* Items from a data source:
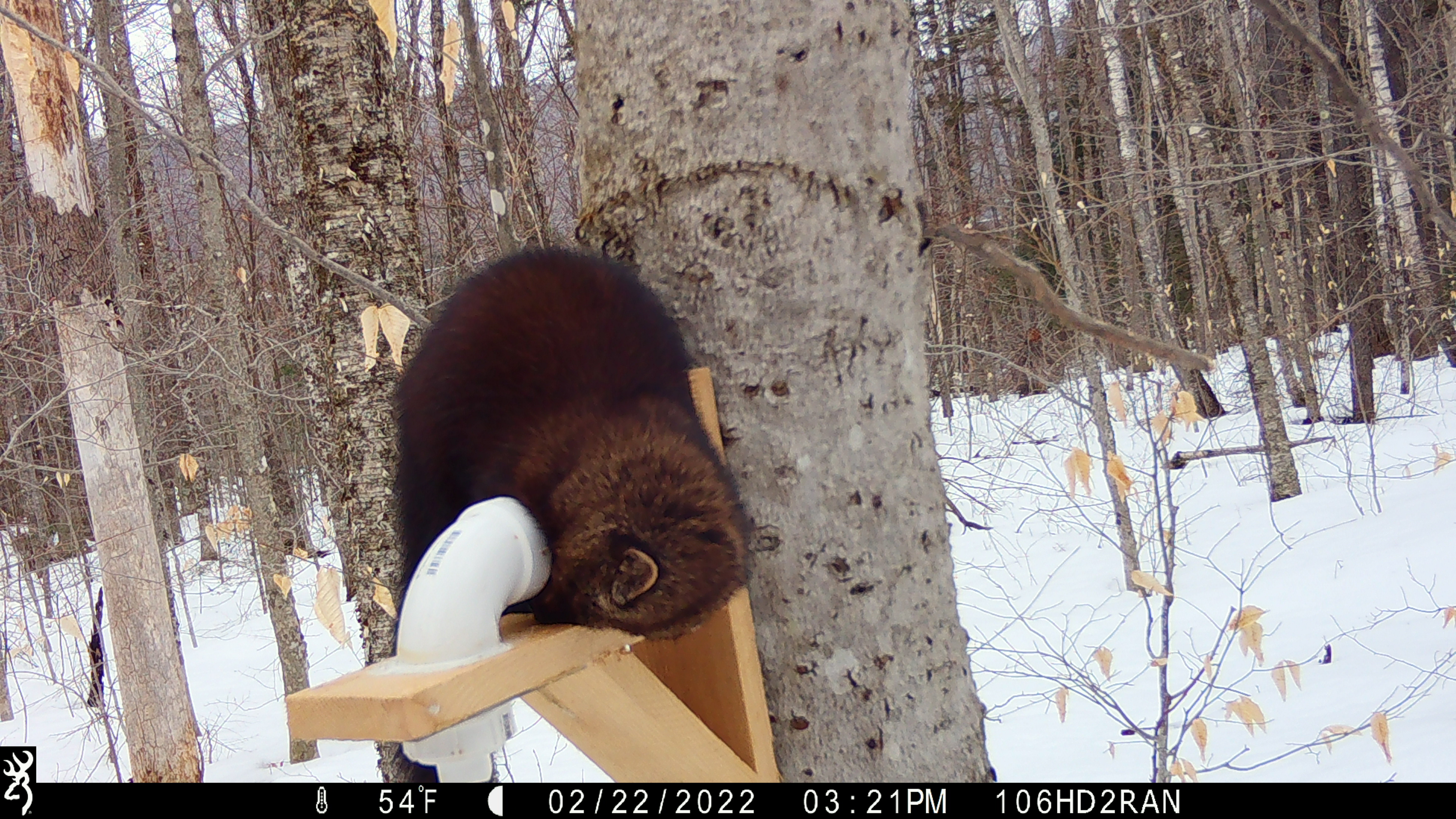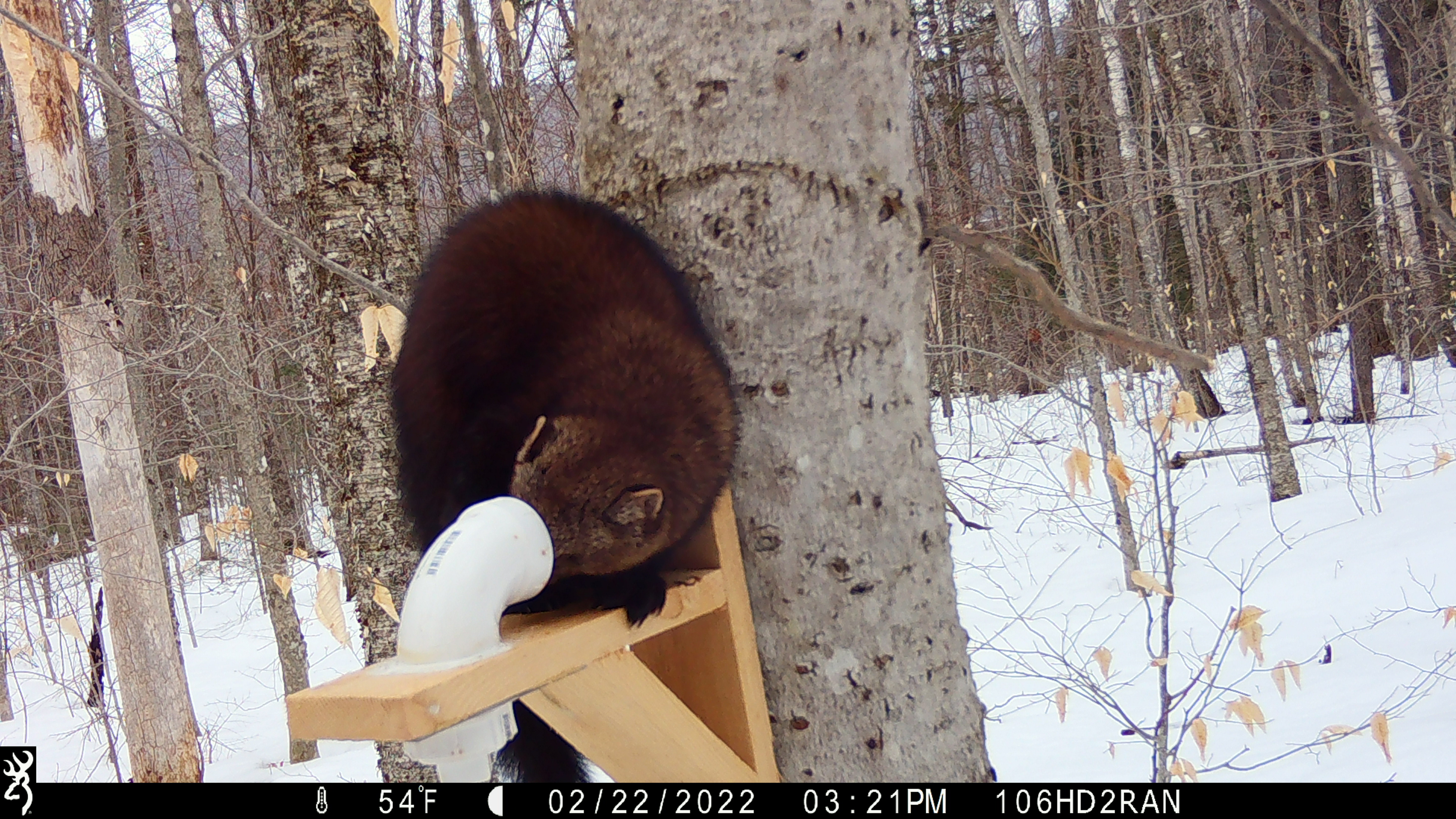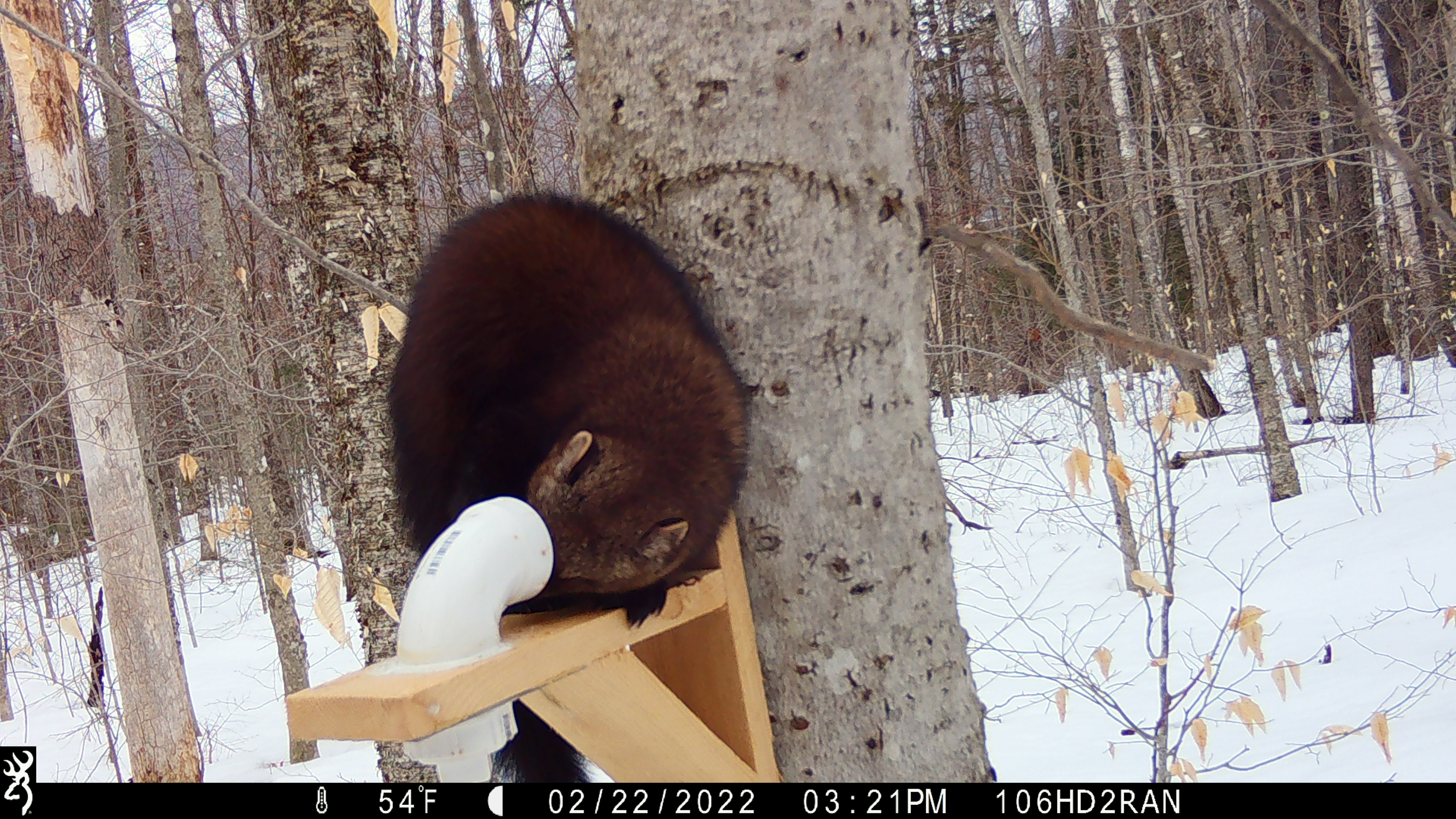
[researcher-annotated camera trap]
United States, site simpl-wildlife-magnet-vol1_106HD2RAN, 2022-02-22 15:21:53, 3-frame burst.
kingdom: Animalia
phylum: Chordata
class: Mammalia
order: Carnivora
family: Mustelidae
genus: Pekania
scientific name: Pekania pennanti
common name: fisher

* Assignment:
Starting at the line with "order: Carnivora", copy every line up to and including the last one in the entries above.

* Task answer:
order: Carnivora
family: Mustelidae
genus: Pekania
scientific name: Pekania pennanti
common name: fisher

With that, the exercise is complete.